**Your goal:**
Do these statements agree with the cash flows passage below? For each, answer yes or no and quote the deciding words.
1. Cash flow from operations was lower in 2025 than in 2024.
2. The stock repurchase program requires the Company to buy a specific number of shares.
3. Net capital expenditures for 2026 are estimated at $185 million to $255 million.

**Given passage:**
※
In addition to our cash requirements, the Board of Directors has authorized us to deliver value to stockholders through stock repurchases and quarterly cash dividends. The stock repurchase program does not obligate the Company to acquire any specific number of shares. We plan to continue paying a quarterly dividend, which currently results in a cash outlay of approximately $8.4 million per quarter.

***Cash Flows***

We generated cash flow from operations of $181.8 million during 2025, a 44.9% or $147.9 million decrease in cash flows compared to $329.7 million during 2024. The decrease in net cash provided by operating activities was due primarily to working capital changes and a decrease in net income and insurance,claims and other long-term accruals during 2025, partially offset by restructuring costs recorded in 2025. We were able to make net capital expenditures, repay debt, make strategic investments, pay dividends, and repurchase company stock with the net cash provided by operating activities and existing cash balances, supplemented by borrowings under our existing credit facility.

Net cash used in investing activities was $171.6 million during 2025 compared to $241.4 million during 2024. Net property and equipment additions (primarily revenue equipment) were $162.7 million during 2025 compared to $234.9 million during 2024. Given our strong balance sheet and proactive fleet management, we entered 2025 with a higher-than-normal inventory of new tractors ready to support growth. These factors, combined with a deliberate shift to a more asset light operational mix resulted in net capital expenditures below our historical range in 2025. We currently estimate net capital expenditures (primarily revenue equipment) in 2026 to be in the range of $185 million to $255 million. We intend to fund these net capital expenditures through cash flows from operations and financing available under our existing credit facilities, if necessary.
※
**Provided data:**
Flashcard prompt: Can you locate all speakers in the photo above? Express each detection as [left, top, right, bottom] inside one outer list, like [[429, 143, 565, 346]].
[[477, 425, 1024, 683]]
※
**Output for this exercise:**
1. Yes: "a 44.9% or $147.9 million decrease in cash flows compared to $329.7 million during 2024"
2. No: "The stock repurchase program does not obligate the Company to acquire any specific number of shares."
3. Yes: "We currently estimate net capital expenditures (primarily revenue equipment) in 2026 to be in the range of $185 million to $255 million."